But it was called Cultivator’s Agony for a reason.

“Jieyuan?”

He pried his eyes away from the pill. A woman in white robes and a lightcoat stood behind the table. Their eyes met, and he couldn’t help but stare. Immediately he knew the woman was a Liangshibai, a royal of the Gleaming Stone Sect. She had the faceted, gemstone eyes all true-blood Liangshibai had, patterned like a gemstone seen from above. But it wasn’t the pattern of her eyes that had him staring. He’d met a couple of Liangshibai before, and their gemstone eyes weren’t that much of a novelty anymore. The color of the woman’s eyes, on the other hand, was most definitely new.

Blue. A vibrant, vivid blue. All Liangshibai he’d met before had orange eyes—which would’ve been odd enough, when everyone else had black eyes, but he’d met enough of them to grow used to them. Once, he might have even seen one with red eyes, but that could’ve just been a trick of the light. There was no blaming blue on the lighting, though.

The woman wore an amused smile. “Close the door and take a seat.”

Jieyuan half-turned his body to close the door behind him, then walked over to the table.

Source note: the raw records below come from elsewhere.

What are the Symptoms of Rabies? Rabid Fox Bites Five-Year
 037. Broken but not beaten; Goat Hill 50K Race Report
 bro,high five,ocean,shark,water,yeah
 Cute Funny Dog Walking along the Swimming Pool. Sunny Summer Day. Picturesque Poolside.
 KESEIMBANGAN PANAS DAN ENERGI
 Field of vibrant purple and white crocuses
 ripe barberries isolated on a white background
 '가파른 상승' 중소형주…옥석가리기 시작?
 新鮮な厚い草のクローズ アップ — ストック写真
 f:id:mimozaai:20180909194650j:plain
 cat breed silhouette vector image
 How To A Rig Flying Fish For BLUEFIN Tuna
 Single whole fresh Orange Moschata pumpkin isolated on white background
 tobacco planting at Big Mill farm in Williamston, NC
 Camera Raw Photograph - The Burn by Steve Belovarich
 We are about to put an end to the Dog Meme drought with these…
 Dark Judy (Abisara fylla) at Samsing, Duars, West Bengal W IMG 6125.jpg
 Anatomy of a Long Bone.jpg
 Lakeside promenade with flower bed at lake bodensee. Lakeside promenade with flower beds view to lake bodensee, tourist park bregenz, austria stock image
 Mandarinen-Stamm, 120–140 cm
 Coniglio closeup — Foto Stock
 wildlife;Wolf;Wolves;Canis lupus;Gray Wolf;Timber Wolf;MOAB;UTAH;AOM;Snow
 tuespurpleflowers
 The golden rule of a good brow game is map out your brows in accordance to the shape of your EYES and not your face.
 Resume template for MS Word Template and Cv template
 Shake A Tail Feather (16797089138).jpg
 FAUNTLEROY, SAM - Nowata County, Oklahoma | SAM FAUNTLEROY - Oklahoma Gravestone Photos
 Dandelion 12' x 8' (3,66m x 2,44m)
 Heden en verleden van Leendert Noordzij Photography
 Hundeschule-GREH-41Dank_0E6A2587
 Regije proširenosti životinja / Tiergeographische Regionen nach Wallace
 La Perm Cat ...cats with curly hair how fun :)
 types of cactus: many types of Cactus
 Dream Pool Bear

There was only a single chair in the room, facing the woman from across the table. Besides the pill, there were seven large metal blocks on the table, a small stack of cards, and an incense clock.

“My name is Wanxin,” the woman said once he was sitting. “I’m your proctor for the last stage of the entrance trials.”

Looking up at the woman, Jieyuan found that it wasn’t just her eyes that were distracting. Wanxin was striking, beautiful in the Liangshibai way—angular and lean, the lines of her face stone-cut sharp.

Just as eye-drawing was all the jewelry she wore. All that Glistens Is Ours. That was the Liangshibai Clan’s verse, and Wanxin had clearly taken it to heart. What little skin her white robes and lightcoat left exposed was covered in a sparkling shower of diamond and sapphire earrings, necklaces, and rings. Jieyuan had yet to meet a Liangshibai who wouldn’t bury themselves under a pile of precious stones if given half the chance, but it was his first time seeing a walking gemstone mine like Wanxin.

She was likely someone important in the sect. The thin white lightcoat she wore over her robes meant she was an elder of the sect, but he wasn’t sure what the color of her robes meant. None of the echelons of the Gleaming Stone Sect he knew of wore white, and he’d been under the impression he knew them all.

“First, we must determine your alignment. Now, I’m sure you already know what it is. Most people do, and based on what I saw of you in the previous stages, your case is a cut and polished one. But I’ve been wrong before, and we still have to check.”

She gave him a knowing smile, and he wondered whether she was as young as she looked. She appeared to be in her early twenties, and she struck him as friendly the way people similar in age tended to be. For all he knew, though, she could be as old as sixty, and one thing did make sixty more likely than twenty. The choker band Wanxin wore, covering enough skin to make a neck shroud unnecessary and patterned with at least a hundred shiny little sapphires and dozens of large, round diamonds. It was the single most extravagant piece of jewelry he’d ever seen, and as the son of a merchant who’d worked for cultivators, he’d seen plenty. Just its presence was already more important than its extravagance, though. It was made of silver, so it wasn’t just a choker band, but a bond band. And that meant Wanxin was married, and he’d never heard of anyone marrying in their twenties, mundane or cultivator. Marriage always came much further down in life, if it came at all.

Even if Wanxin was near him in age, though, her friendliness would still be odd. Jieyuan had only just met her, and this was already the second time she’d smiled at him. That was two more times than he’d ever seen a cultivator smile. All other cultivators he’d met before had regarded him with nothing but frosty apathy. It was the treatment they reserved for mundanes as a whole—for those who didn’t really know pain—the Pain. Jieyuan had but a little taste of it years ago, and that had been enough for him to never begrudge cultivators for their arrogance.

To be a cultivator is to know pain.

“All right,” Jieyuan said. Wanxin was right, he did know his alignment. And, he was fairly sure, so would anyone who spent any significant amount of time near him.

Wanxin motioned at the seven metal slabs arranged in the middle of the table. On top of each were two hand-shaped indentations, one facing him and the other Wanxin.

Each metal block was of a different color—red, brown, dark blue, dark green, light green, light blue, and gray. Embedded in the center of each one, between the two handprints, was a matching gemstone.

He caught his slightly warped reflection in the gray block and had to hold himself back from cringing. After the duels he’d been in earlier, he looked bloated and roughed up, battered like a gold coin that had been sat on by someone with more weight than sense. With the black neck shroud and the rough, heavy-duty black robes and trousers he wore, he couldn’t have looked any more Wanxin’s opposite if he’d tried.

“These are affinity gauges. They measure your affinity with each of the standard alignments, if there’s anything to measure.”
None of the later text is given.